Menurut dia, SMP Santa Maria sangat serius mempelajari musik keroncong yang disebut-sebut sebagai salah satu aset budaya bangsa Indonesia. Siswa-siswa dibimbing oleh guru seni musik. “Kami juga mendatangkan ahli-ahli keroncong,” kata Pak Kus.

Persoalannya memang tidak sederhana. Kenapa? Di Surabaya ini ada ratusan, bahkan ribuan, guru musik klasik–apalagi pop dan dangdut yang tidak perlu guru–sementara guru keroncong sangat-sangat sedikit. Padahal, orkes keroncong itu harus ada sedikitnya tujuh macam alat musik seperti flute, biola, cak, cuk, cello, gitar, bas.
Teknik vokal keroncong yang pakai cengkok khas–dan ini lebih mudah dikuasai orang Jawa ketimbang luar Jawa seperti Flores atau Batak–pun tidak mudah diajarkan.  Tapi  pada bulan Januari tahun ini Santa Maria berani mengadakan lomba paduan suara keroncong tingkat nasional untuk siswa SMP. Tidak hanya itu, pada hari yang sama, lomba paduan suara keroncong tingkat SD se-Jawa Timur pun sukses digelar. Keberanian melakukan terobosan dalam upaya edukasi budaya, utamanya musik keroncong, dengan mengabaikan batas-batas geografis dan melibatkan anak-anak sejak usia yang sangat belia seperti yang dilakukan oleh Santa Maria ini sangat layak diapresiasi. Geliat keroncong yang demikian besar di SMP Santa Maria Surabaya tak dapat dilepaskan dari kepedulian Sr Windhi yang begitu mendalam, sebagai Kepala Sekolahnya.
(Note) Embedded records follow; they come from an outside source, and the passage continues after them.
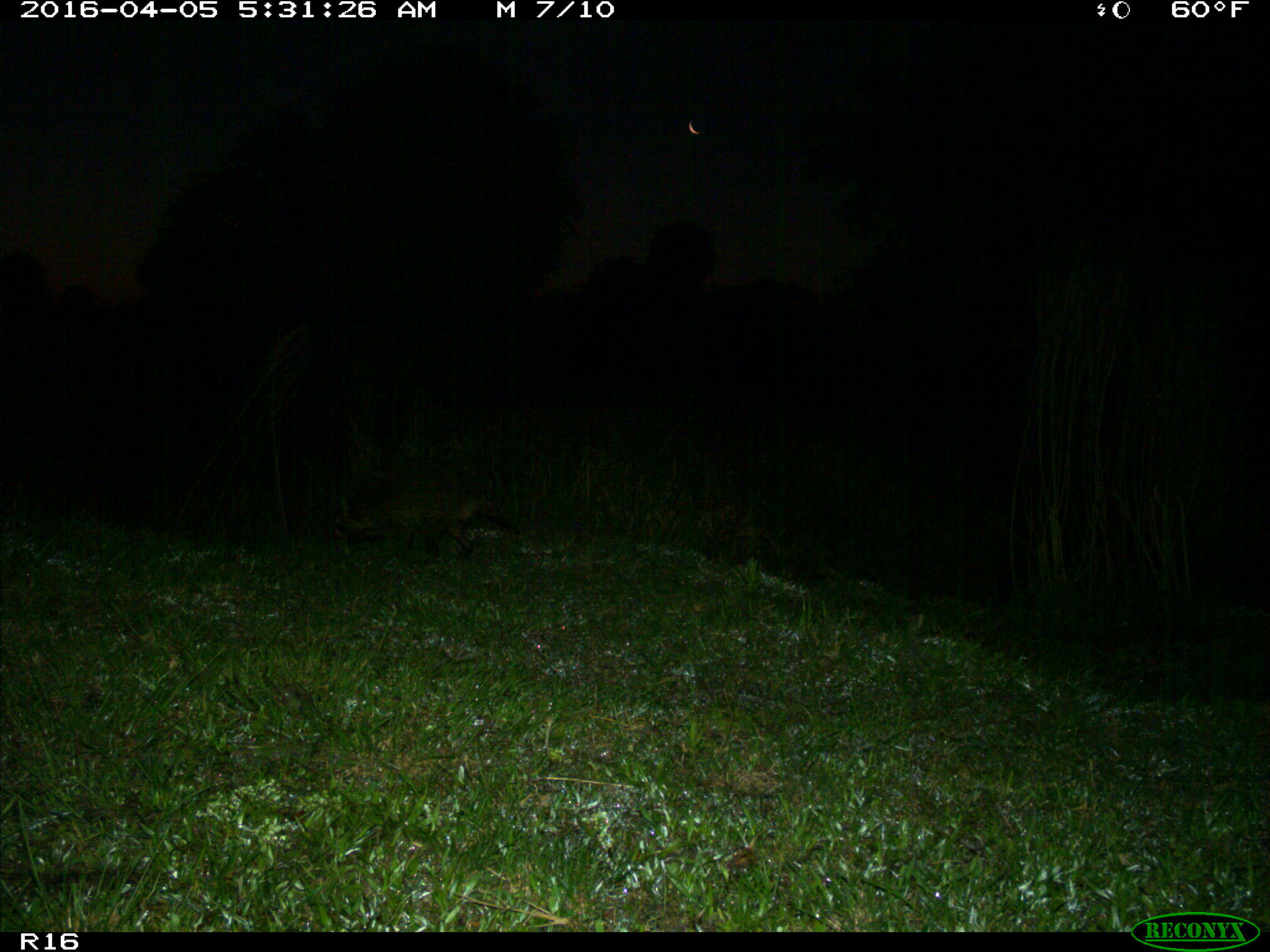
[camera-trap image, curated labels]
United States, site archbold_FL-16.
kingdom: Animalia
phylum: Chordata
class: Mammalia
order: Carnivora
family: Procyonidae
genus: Procyon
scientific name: Procyon lotor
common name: common raccoon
Procyon lotor (common raccoon).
Lampung Membawa Harapan Baru

Keroncong Goes To Lampung beberapa waktu yang lalu juga memberikan kabar gembira. Seorang gadis siswa SMP bernama Tri Wahyu mampu memberikan penampilan dan suara yang mempesona. Meski hanya baru kali pertama ia belajar bermain keroncong penonton dibuat kagum mendengarkan alunan merdu Tri Wahyu. Tampaknya insan keroncong Lampung yang menjadi peserta coaching (diberikan sebelum acara pementasan musik) melihatnya sebagai perwujudan harapan keberlangsungan siklus hidup keroncong. Sebagaimana Confusius menyatakan A journey of a thousand miles starts with a single step. Langkah pertama keroncong di Lampung telah dimulai.

Belajar Keroncong di Bentara Budaya Jakarta

“Sekarang saya mau Tanya, Bengawan Solo itu lagu apa?”
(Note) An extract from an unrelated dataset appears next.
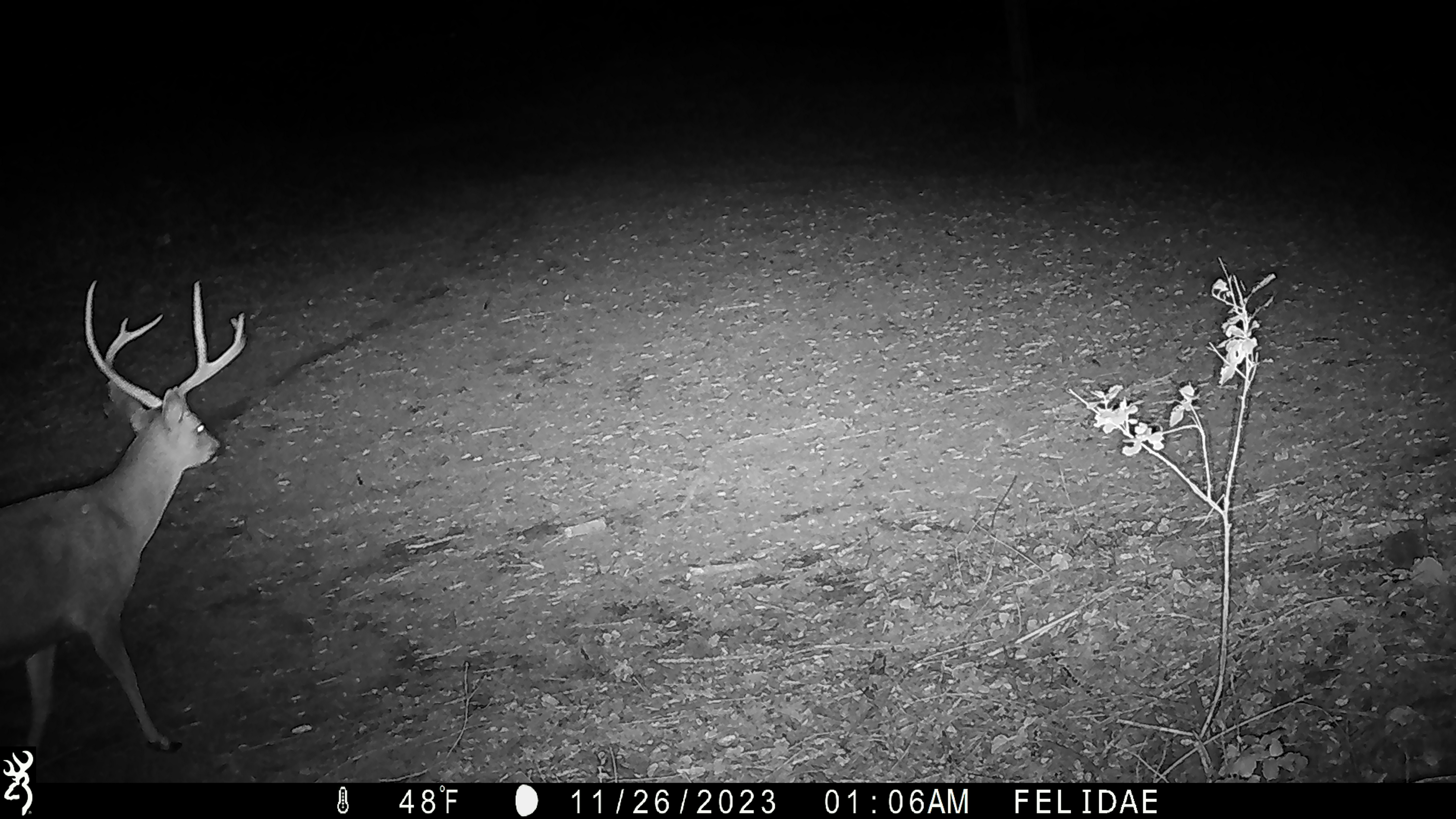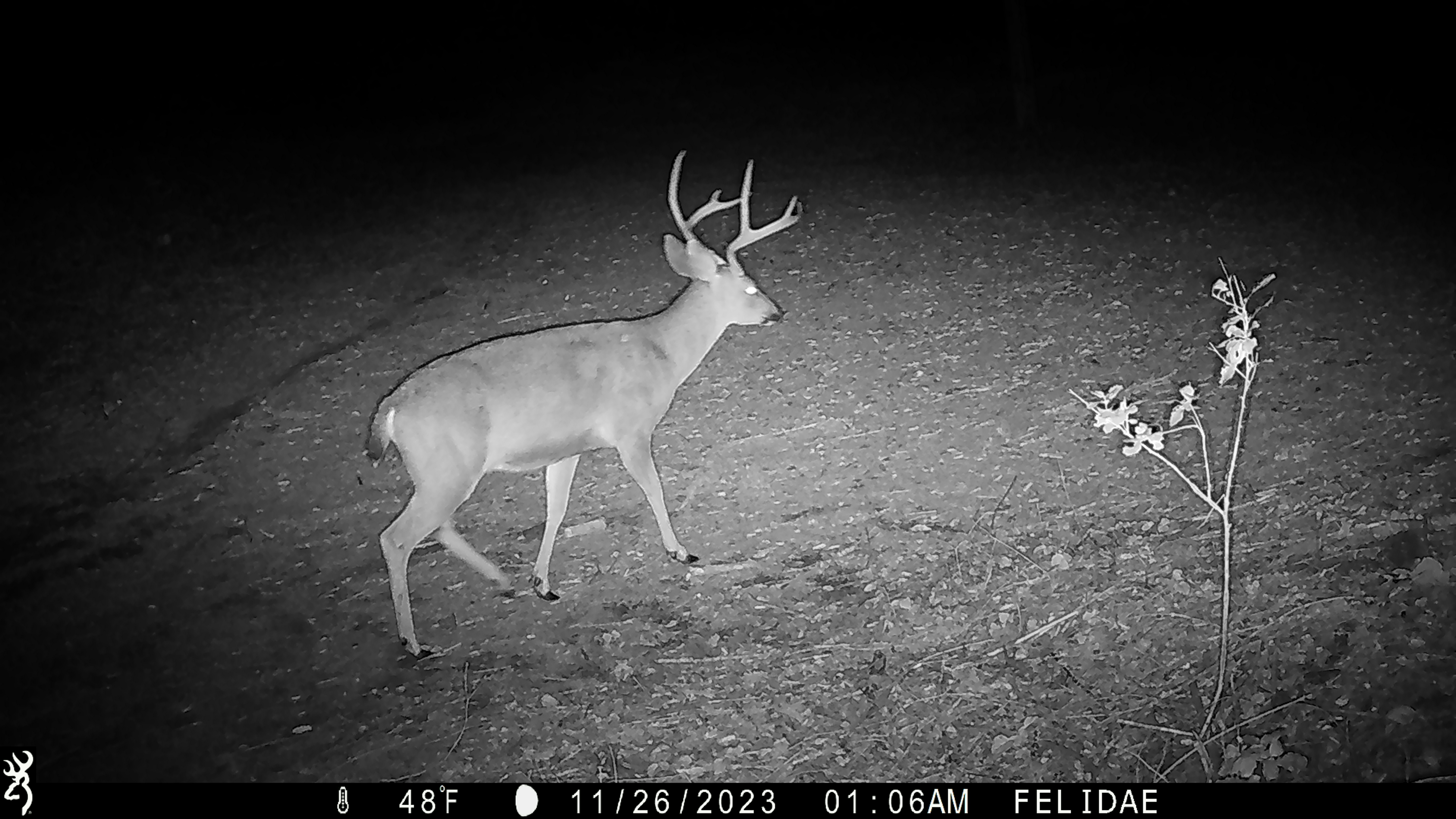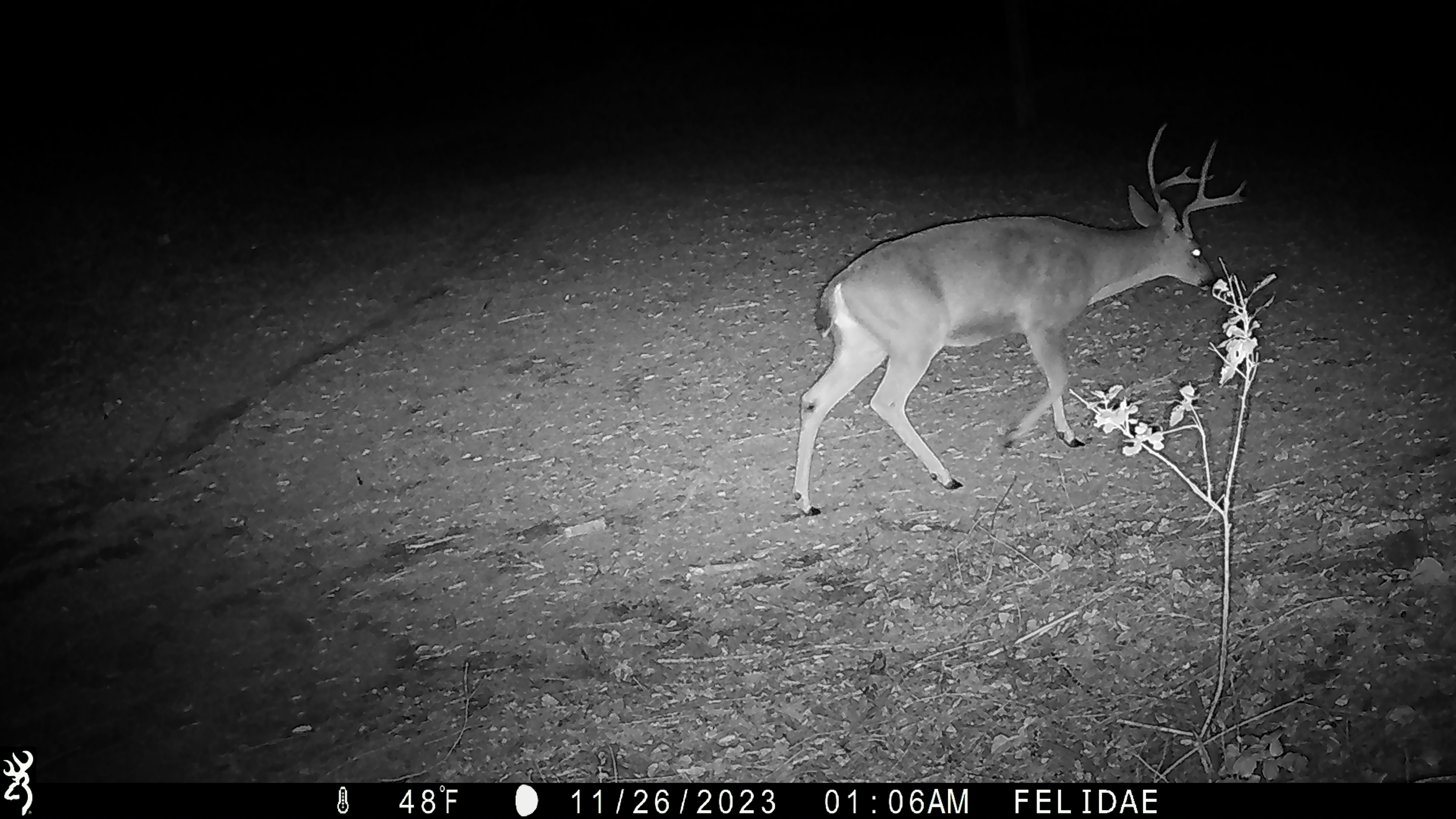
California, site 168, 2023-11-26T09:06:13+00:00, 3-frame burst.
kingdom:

Pertanyaan yang dilontarkan Ages Dwiharso yang saat itu memandu acara  Tjroengperiment di Bentara Budaya Jakarta awal Mei lalu disambut penonton dengan berbagai jawaban. Pancingan Ages rupanya dilakukan untuk menguji kedalaman  pemahaman publik tentang musik keroncong. Hasil proses testing the water tersebut dapat dianggap mewakili potret pemahaman publik secara umum mengenai genre musik keroncong. Tidak banyak yang tahu bahwa Bengawan Solo adalah lagu berirama keroncong jenis langgam. Cukup beralasan  kalau Yayasan Pecinta Keroncong Tjroeng (YPKT) yang bekerja sama dengan Bentara Budaya Jakarta merancang acara pementasan keroncong  dalam format pementasan edukatif.
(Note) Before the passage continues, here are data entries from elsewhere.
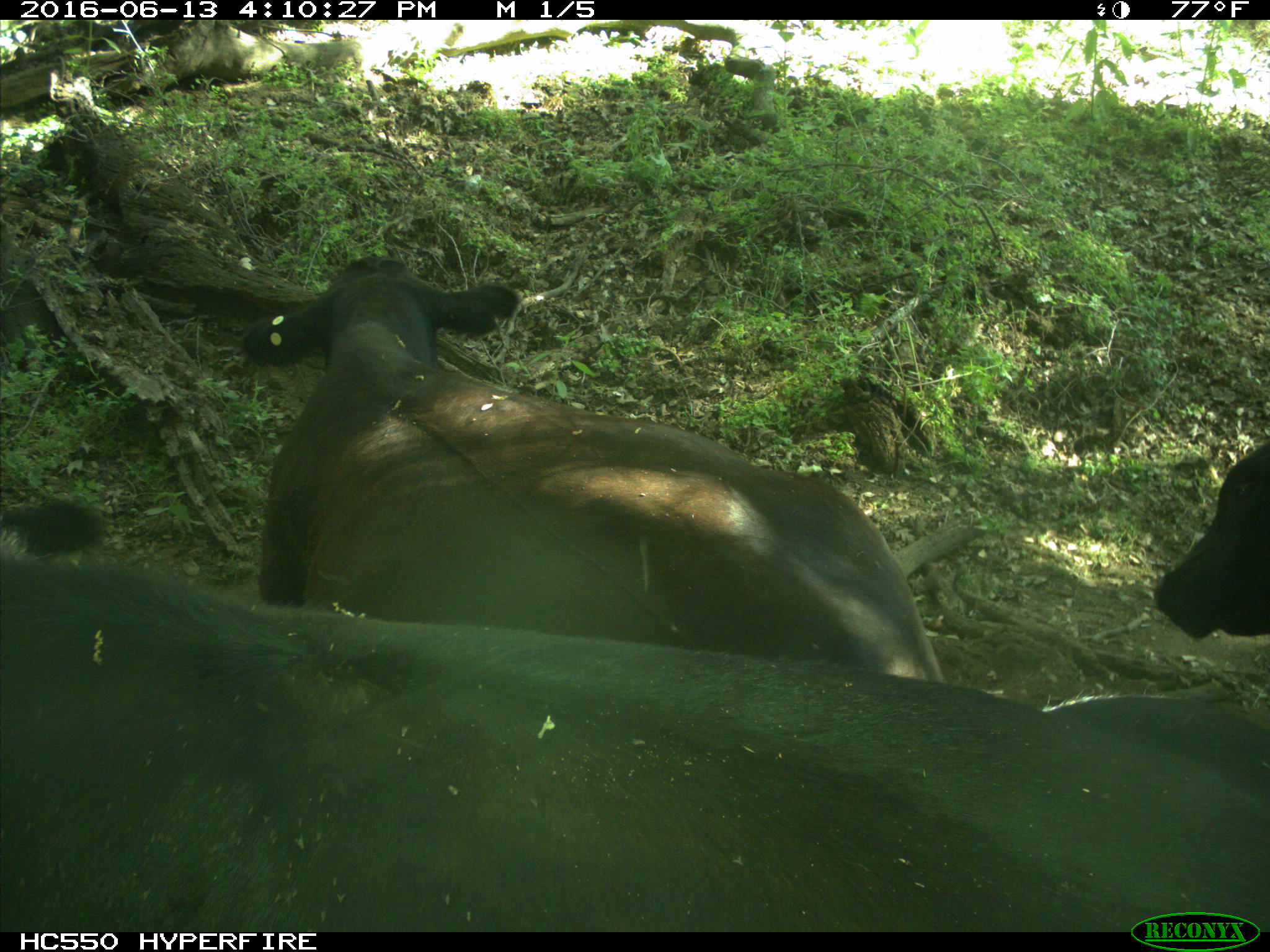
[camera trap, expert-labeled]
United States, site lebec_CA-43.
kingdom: Animalia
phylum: Chordata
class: Mammalia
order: Artiodactyla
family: Bovidae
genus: Bos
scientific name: Bos taurus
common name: domestic cow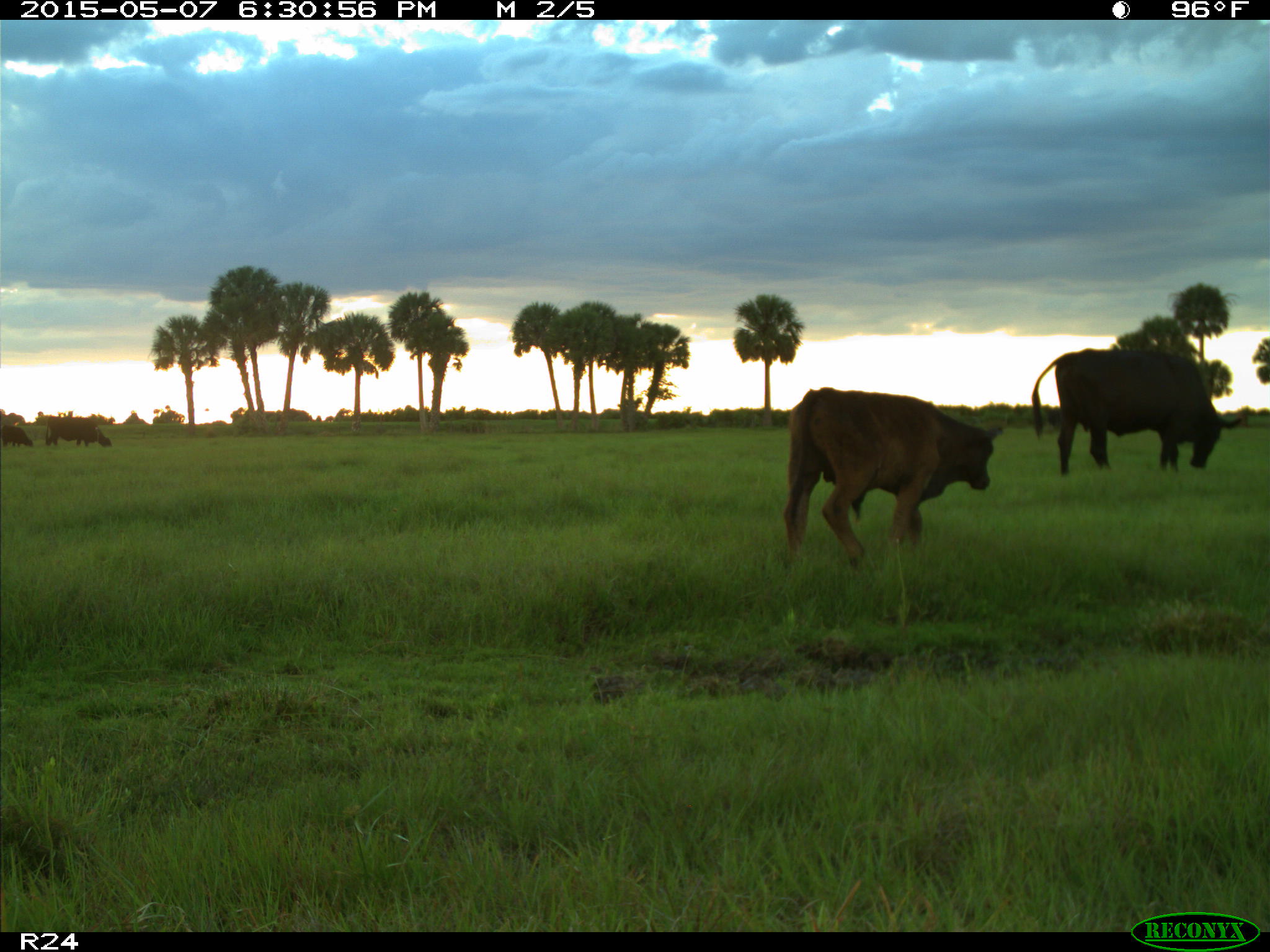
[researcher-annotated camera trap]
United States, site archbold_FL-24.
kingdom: Animalia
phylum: Chordata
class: Mammalia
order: Artiodactyla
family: Bovidae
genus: Bos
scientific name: Bos taurus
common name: domestic cow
Menyadari bahwa publik secara umum tidak begitu memahami keroncong, Ages DH pimpinan OK Batavia Mood memaparkan dengan bahasa yang mudah dipahami hal-hal terkait keroncong seperti jenis-jenis lagu dalam genre musik keroncong, alat-alat musik keroncong, sedikit mengenai sejarah keroncong sekaligus meluruskan berbagai hal yang selama ini salah kaprah di masyarakat. Terbukti paparan tersebut dapat memandu penonton untuk mengapresiasi dan lebih menikmati pertunjukkan.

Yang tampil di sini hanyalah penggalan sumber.